(Records from a data source)
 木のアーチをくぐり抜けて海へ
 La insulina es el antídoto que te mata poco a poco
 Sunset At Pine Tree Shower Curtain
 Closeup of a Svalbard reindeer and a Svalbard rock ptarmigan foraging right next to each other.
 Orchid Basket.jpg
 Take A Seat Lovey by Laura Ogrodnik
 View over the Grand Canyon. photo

--

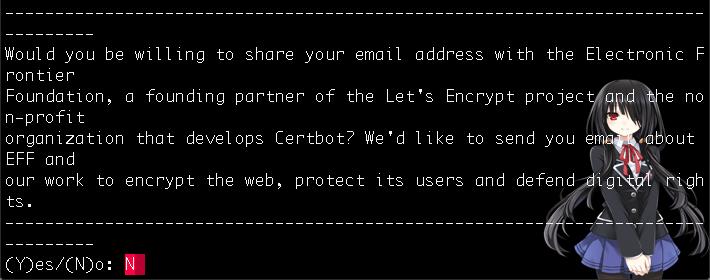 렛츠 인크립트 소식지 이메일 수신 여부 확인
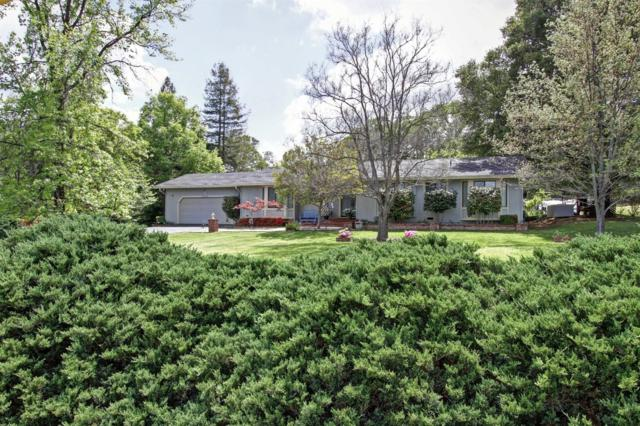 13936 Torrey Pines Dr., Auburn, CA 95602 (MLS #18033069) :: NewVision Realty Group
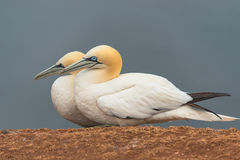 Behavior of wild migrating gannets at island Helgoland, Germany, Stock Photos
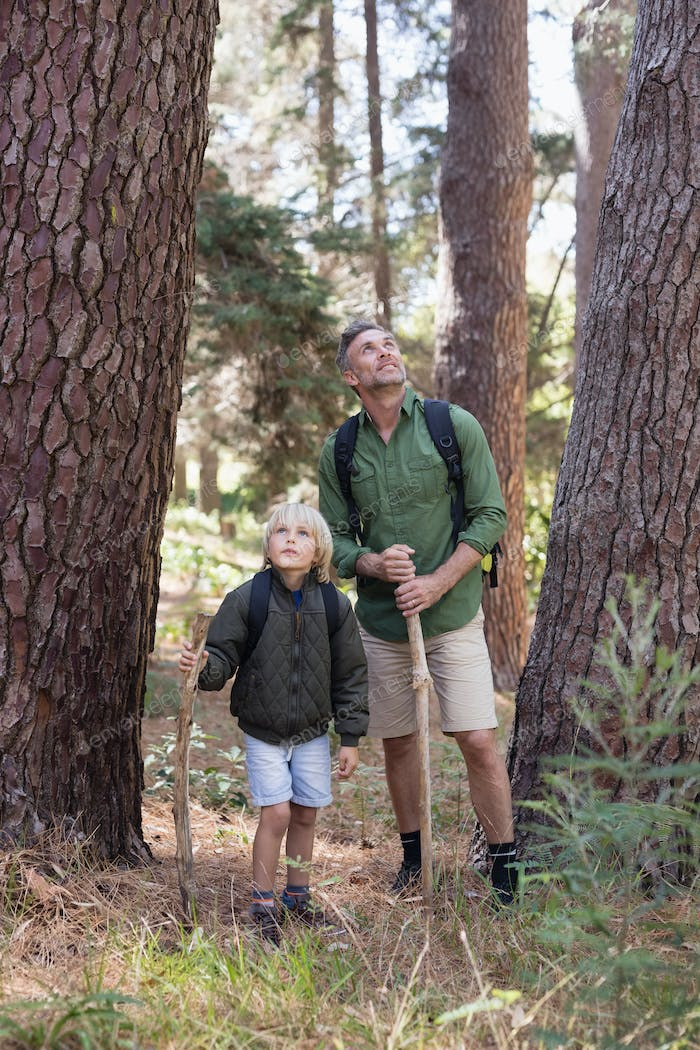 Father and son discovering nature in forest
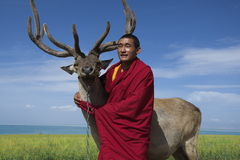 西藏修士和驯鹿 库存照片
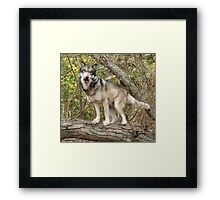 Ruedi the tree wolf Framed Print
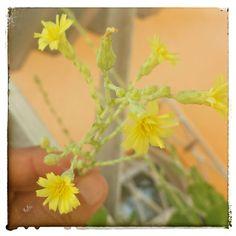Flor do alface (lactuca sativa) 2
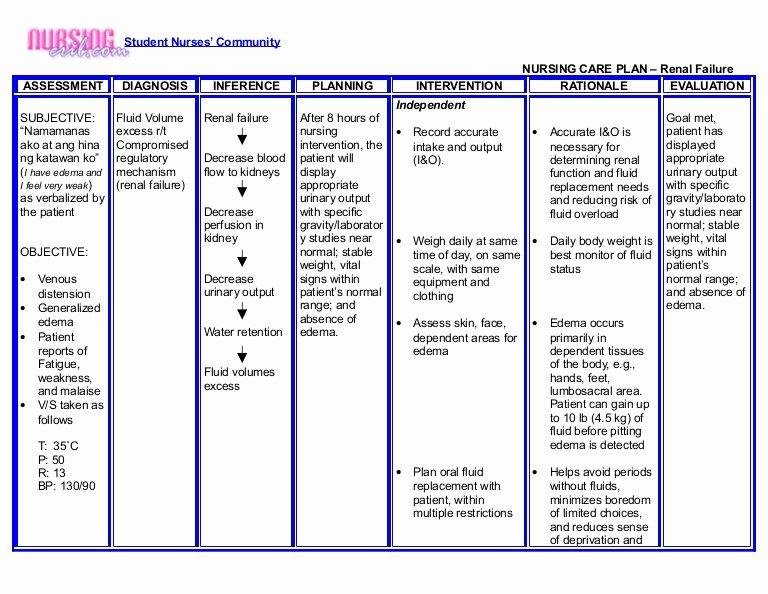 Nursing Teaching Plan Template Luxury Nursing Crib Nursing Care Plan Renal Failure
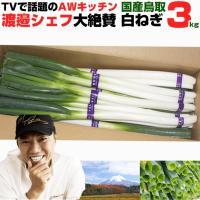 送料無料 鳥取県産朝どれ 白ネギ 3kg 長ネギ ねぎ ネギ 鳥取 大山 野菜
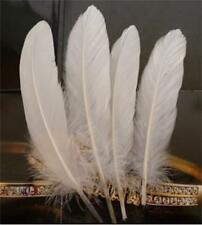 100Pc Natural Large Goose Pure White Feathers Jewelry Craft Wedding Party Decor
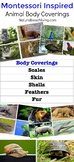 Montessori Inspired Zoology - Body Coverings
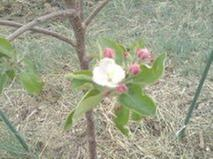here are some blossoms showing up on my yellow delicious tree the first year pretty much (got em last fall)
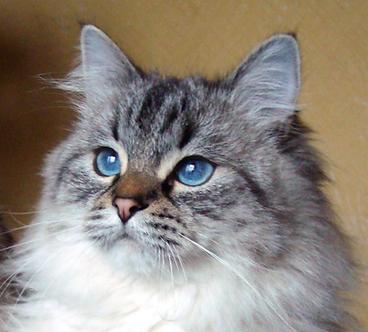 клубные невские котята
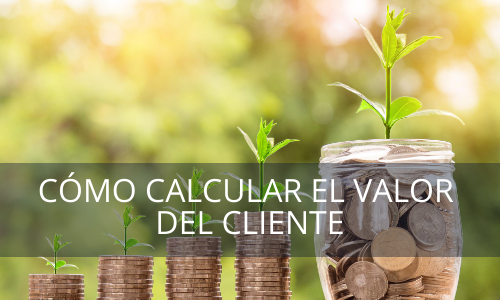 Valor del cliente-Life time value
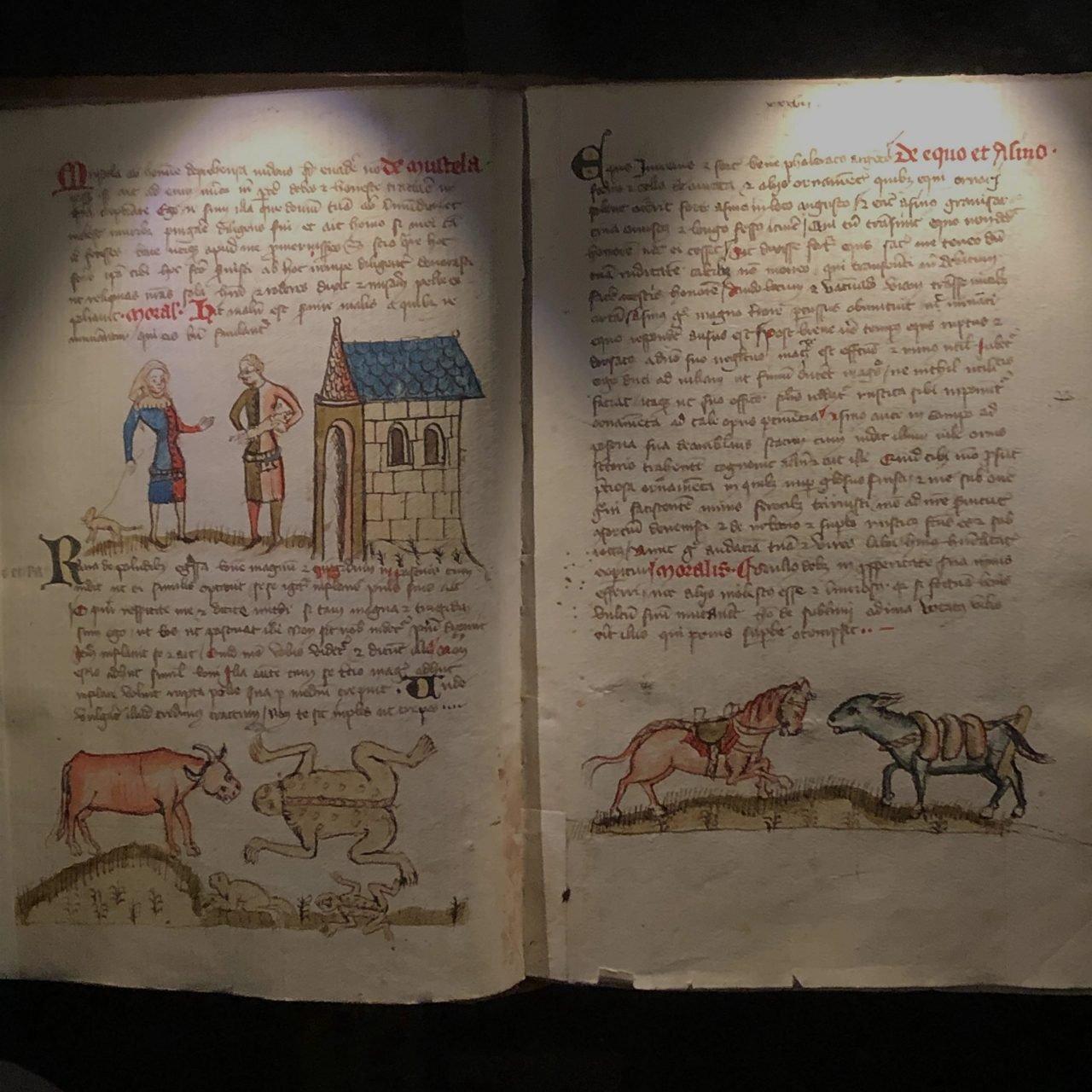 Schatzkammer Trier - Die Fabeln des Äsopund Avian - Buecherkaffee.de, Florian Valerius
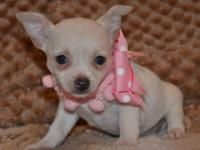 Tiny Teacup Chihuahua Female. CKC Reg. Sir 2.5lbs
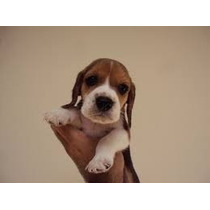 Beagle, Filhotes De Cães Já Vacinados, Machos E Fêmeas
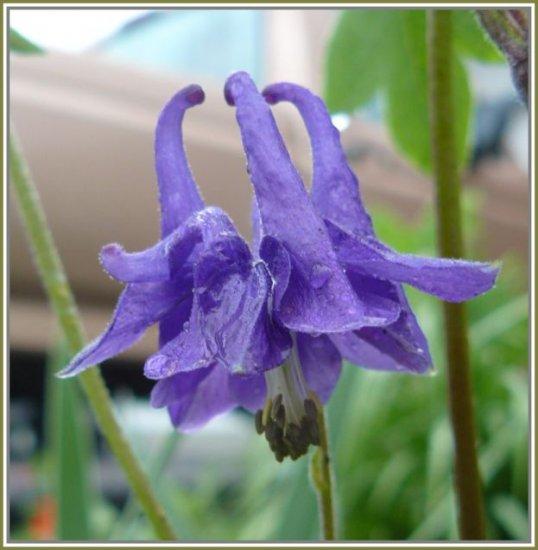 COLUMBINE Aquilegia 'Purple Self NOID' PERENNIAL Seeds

- Exercise aim -
Copy the stretch of the records above that runs from the line with "木のアーチをくぐり抜けて海へ" through the line with "View over the Grand Canyon. photo". Both end lines belong in the copy, and nothing else does.

- Answer to this problem -
 木のアーチをくぐり抜けて海へ
 La insulina es el antídoto que te mata poco a poco
 Sunset At Pine Tree Shower Curtain
 Closeup of a Svalbard reindeer and a Svalbard rock ptarmigan foraging right next to each other.
 Orchid Basket.jpg
 Take A Seat Lovey by Laura Ogrodnik
 View over the Grand Canyon. photo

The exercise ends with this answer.